In conclusion, the referring judge maintains, "the system of Articles 178 and 164 of the Penal Code is unbalanced and irrational in violation of the standard of reasonableness of Article 3 of the Constitution,” particularly "because it excludes the discretionary power of the judge which, instead, Articles 132 and 133 of the Penal Code grant him,” and furthermore because it does not allow him "to consider the events subsequent to the commission of the ‘first’ crime, the time elapsed between one crime and the next, the connection between them, the offender’s subsequent rehabilitation following the ‘first’ crime.”

Nor, conversely, could the ruling of the Court of Cassation be invoked—which, moreover, was issued a long time ago—which deemed the question of constitutional legitimacy, raised in reference to Article 3 of the Constitution, of Article 164, second paragraph, number 1), of the Penal Code, manifestly unfounded, on the ground that the antisocial conduct of someone who has obtained rehabilitation demonstrates persistence in crime and does not allow for a favorable prognostic judgment on their future abstention from committing further crimes (Court of Cassation, third criminal section, judgment of October 25, 1974–March 18, 1975, no. 3019).

In fact, this outcome is not only "contrary to the personalization of the penalty,” which rejects—the referring judge emphasizes— "unreasonable and disproportionate automatisms and requires that an almost individualized treatment be constructed for each convicted person,” but it is also "repudiated” by the judgment with which this Court "gave prominence to the individualized assessment of the judge” (this is the already cited judgment no. 95 of 1976).

1.4.– On these grounds, therefore, the Judge for Preliminary Hearings of the Court of Catania concluded that the combined provisions of Articles 164, second paragraph, number 1), and 178, last clause, of the Penal Code, insofar as they prevent "the granting of conditional suspension to anyone convicted of a custodial sentence for a crime exceeding the limits indicated by Article 163, even though rehabilitation has occurred,” are in contrast:

"– with the principles of proportionality of the penalty established by Article 27 of the Constitution and of equality-reasonableness, because they require that the penalty for committing a crime be imposed regardless of the subsequent rehabilitation, that is, the judicial finding of the actual rehabilitation of the convicted person and their active integration into the social context, and thus of all elements capable of showing a reduced capacity for crime on the part of the defendant;

– always with the principles of equality and rehabilitation, because the indiscriminate application of the sanction for the ‘second’ crime entails the imposition of a disproportionate penalty and therefore perceived as unjust by the convicted person;

– with the principle of reasonableness and of the offensiveness of the crime under Article 25 of the Constitution, because—faced with the need to prevent recidivism—it does not consider the evolution of the offender’s personality and results in "an excessive amplification, in deterrent terms, of the general-preventive purpose of the penalty […] having to do with the punishment phase, [and] displays almost null preventive effects, but implies a very significant sacrifice of the principle of equality and the principle of proportionality of the penalty.”

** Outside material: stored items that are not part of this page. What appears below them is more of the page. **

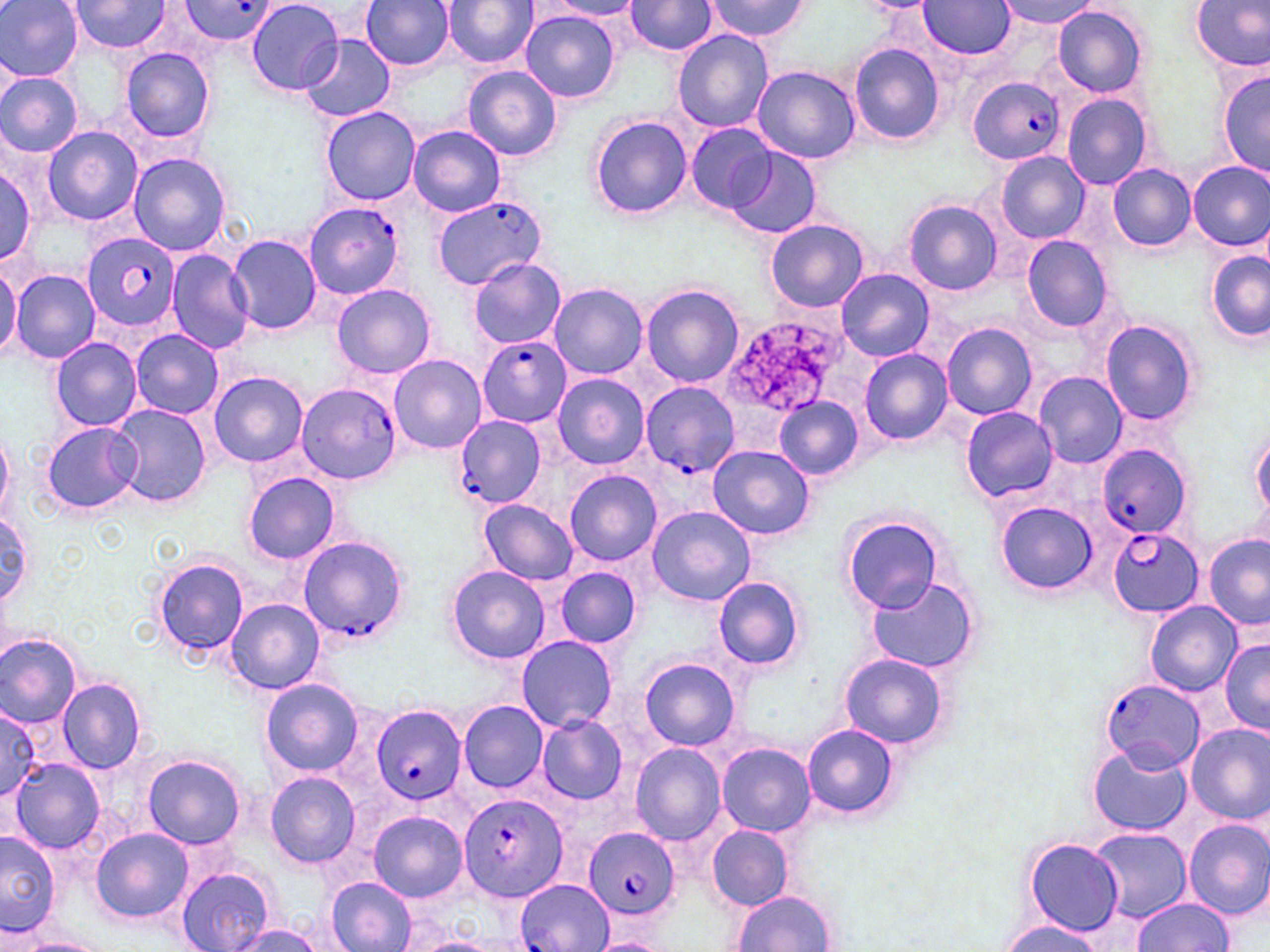
Approximate bounding boxes as named x1/y1/x2/y2 corners in pixels.
Plasmodium falciparum-infected red blood cells: (x1=182, y1=2, x2=279, y2=43), (x1=966, y1=76, x2=1064, y2=166), (x1=432, y1=195, x2=546, y2=291), (x1=306, y1=198, x2=407, y2=299), (x1=82, y1=232, x2=178, y2=333), (x1=478, y1=337, x2=570, y2=426), (x1=641, y1=380, x2=738, y2=477), (x1=297, y1=383, x2=401, y2=483), (x1=452, y1=414, x2=546, y2=511), (x1=1096, y1=444, x2=1192, y2=539), (x1=1108, y1=527, x2=1205, y2=616), (x1=297, y1=536, x2=409, y2=645), (x1=1098, y1=677, x2=1204, y2=773), (x1=370, y1=704, x2=467, y2=805), (x1=458, y1=793, x2=568, y2=903), (x1=583, y1=828, x2=681, y2=920), (x1=517, y1=879, x2=612, y2=952).

slide-level diagnosis = Plasmodium falciparum
modality = optical microscopy
field of view = one of a larger specimen
uninfected red blood cell locations = approximate bounding boxes as named x1/y1/x2/y2 corners in pixels: (x1=248, y1=0, x2=343, y2=95), (x1=362, y1=0, x2=455, y2=71), (x1=443, y1=0, x2=537, y2=67), (x1=703, y1=0, x2=806, y2=43), (x1=996, y1=0, x2=1100, y2=28), (x1=1, y1=1, x2=83, y2=81), (x1=68, y1=1, x2=170, y2=55), (x1=546, y1=1, x2=645, y2=19), (x1=625, y1=1, x2=717, y2=56), (x1=1190, y1=1, x2=1270, y2=72), (x1=919, y1=2, x2=1016, y2=59), (x1=1049, y1=5, x2=1149, y2=99), (x1=519, y1=10, x2=621, y2=104), (x1=672, y1=29, x2=774, y2=136), (x1=300, y1=34, x2=395, y2=122), (x1=847, y1=42, x2=945, y2=145), (x1=119, y1=46, x2=215, y2=143), (x1=751, y1=65, x2=860, y2=164), (x1=463, y1=66, x2=562, y2=161), (x1=1217, y1=69, x2=1269, y2=178), (x1=0, y1=71, x2=83, y2=157), (x1=7, y1=79, x2=112, y2=221), (x1=1061, y1=92, x2=1151, y2=190), (x1=321, y1=105, x2=421, y2=205), (x1=588, y1=114, x2=693, y2=220), (x1=686, y1=122, x2=776, y2=214), (x1=408, y1=126, x2=505, y2=217), (x1=42, y1=127, x2=142, y2=225), (x1=726, y1=147, x2=821, y2=239), (x1=127, y1=151, x2=232, y2=257), (x1=994, y1=151, x2=1090, y2=245), (x1=0, y1=158, x2=41, y2=264), (x1=1188, y1=161, x2=1270, y2=251), (x1=1107, y1=164, x2=1196, y2=250), (x1=903, y1=200, x2=1003, y2=296), (x1=766, y1=218, x2=869, y2=313), (x1=228, y1=235, x2=322, y2=333), (x1=1023, y1=236, x2=1113, y2=330), (x1=1206, y1=249, x2=1269, y2=342), (x1=166, y1=251, x2=253, y2=354), (x1=0, y1=258, x2=19, y2=361), (x1=469, y1=258, x2=567, y2=349), (x1=9, y1=267, x2=101, y2=365), (x1=836, y1=268, x2=933, y2=361), (x1=548, y1=282, x2=648, y2=379), (x1=331, y1=284, x2=436, y2=379), (x1=641, y1=284, x2=745, y2=389), (x1=1100, y1=320, x2=1200, y2=426), (x1=941, y1=322, x2=1038, y2=421), (x1=130, y1=329, x2=224, y2=418), (x1=51, y1=337, x2=143, y2=432), (x1=860, y1=349, x2=953, y2=446), (x1=389, y1=355, x2=485, y2=452), (x1=208, y1=372, x2=309, y2=467), (x1=1032, y1=372, x2=1127, y2=469), (x1=552, y1=374, x2=649, y2=469), (x1=775, y1=396, x2=862, y2=480), (x1=108, y1=403, x2=212, y2=509), (x1=962, y1=406, x2=1057, y2=502), (x1=41, y1=420, x2=138, y2=515), (x1=1251, y1=426, x2=1270, y2=520), (x1=0, y1=429, x2=13, y2=525), (x1=709, y1=445, x2=815, y2=540), (x1=566, y1=470, x2=662, y2=566), (x1=243, y1=472, x2=341, y2=564), (x1=478, y1=499, x2=579, y2=586), (x1=995, y1=501, x2=1099, y2=595), (x1=647, y1=506, x2=756, y2=606), (x1=1, y1=509, x2=35, y2=603), (x1=842, y1=518, x2=942, y2=615), (x1=1204, y1=534, x2=1270, y2=631), (x1=154, y1=558, x2=249, y2=660), (x1=447, y1=565, x2=550, y2=664), (x1=554, y1=568, x2=641, y2=647), (x1=866, y1=576, x2=981, y2=676), (x1=712, y1=577, x2=806, y2=672), (x1=225, y1=598, x2=325, y2=695), (x1=1146, y1=602, x2=1240, y2=695), (x1=0, y1=635, x2=81, y2=728), (x1=516, y1=636, x2=618, y2=731), (x1=1218, y1=637, x2=1268, y2=737), (x1=838, y1=652, x2=951, y2=751), (x1=639, y1=656, x2=741, y2=752), (x1=261, y1=678, x2=363, y2=777), (x1=57, y1=679, x2=146, y2=773), (x1=458, y1=700, x2=547, y2=793), (x1=0, y1=707, x2=44, y2=798), (x1=535, y1=714, x2=628, y2=805), (x1=801, y1=722, x2=900, y2=819), (x1=1186, y1=723, x2=1270, y2=824), (x1=716, y1=742, x2=816, y2=836), (x1=630, y1=743, x2=724, y2=846), (x1=1088, y1=743, x2=1192, y2=836), (x1=142, y1=755, x2=247, y2=849), (x1=10, y1=757, x2=106, y2=854), (x1=264, y1=772, x2=360, y2=868), (x1=369, y1=811, x2=468, y2=902), (x1=1183, y1=817, x2=1270, y2=920), (x1=706, y1=824, x2=795, y2=910), (x1=92, y1=828, x2=193, y2=922), (x1=1090, y1=828, x2=1191, y2=921), (x1=0, y1=830, x2=59, y2=935), (x1=1022, y1=837, x2=1123, y2=936), (x1=176, y1=864, x2=276, y2=952), (x1=326, y1=877, x2=418, y2=952), (x1=730, y1=890, x2=838, y2=952), (x1=1132, y1=897, x2=1233, y2=951), (x1=999, y1=920, x2=1108, y2=951), (x1=225, y1=925, x2=329, y2=951), (x1=8, y1=935, x2=108, y2=952), (x1=405, y1=935, x2=503, y2=952)
preparation = thin blood film
magnification = 1000x
image size = 1270×952 pixels
stain = May-Grünwald-Giemsa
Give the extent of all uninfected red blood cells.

2.– The President of the Council of Ministers intervened in the proceedings, represented and defended by the State Attorney General’s Office, concluding for the inadmissibility of the question and, in any event, subordinately, for its non-foundation.

2.1.– Regarding the alleged inadmissibility, it is argued that the question was brought to the attention of this Court "in a completely deficient manner, moreover lacking systematic indications regarding the existence of a ‘living law’ contra Constitutionem.”

It is argued, in particular, that the a quo judge failed to specify "how the combined provisions of Article 164 C.P. paragraph and no. 1 and paragraph 4 can constitute a violation of the principle of proportionality of the penalty, by being contrary to the principle of the rehabilitative purpose of the penalty.” In fact, it is highlighted that Article 164, second paragraph, number 1), of the Penal Code, "read together with paragraph 4, does not absolutely exclude the possibility of granting the conditional suspension of the sentence based on an absolute presumption of dangerousness of the offender, linked to a rigid (pre) prognostic judgment of the future commission of crimes by the convicted person, but rather excludes the granting of conditional suspension only if the sentence to be imposed, cumulated with that imposed by the previous conviction also for a crime, exceeds the limits established by Article 163 C.P.”. The order, therefore, would be "deficient in not clarifying how the exceeding of the limit established by Article 163 C.P., the only one precluding the granting of conditional suspension, can be considered contrary to the constitutional parameters identified by the a quo judge.”

The inadmissibility of the question is also suggested on another ground.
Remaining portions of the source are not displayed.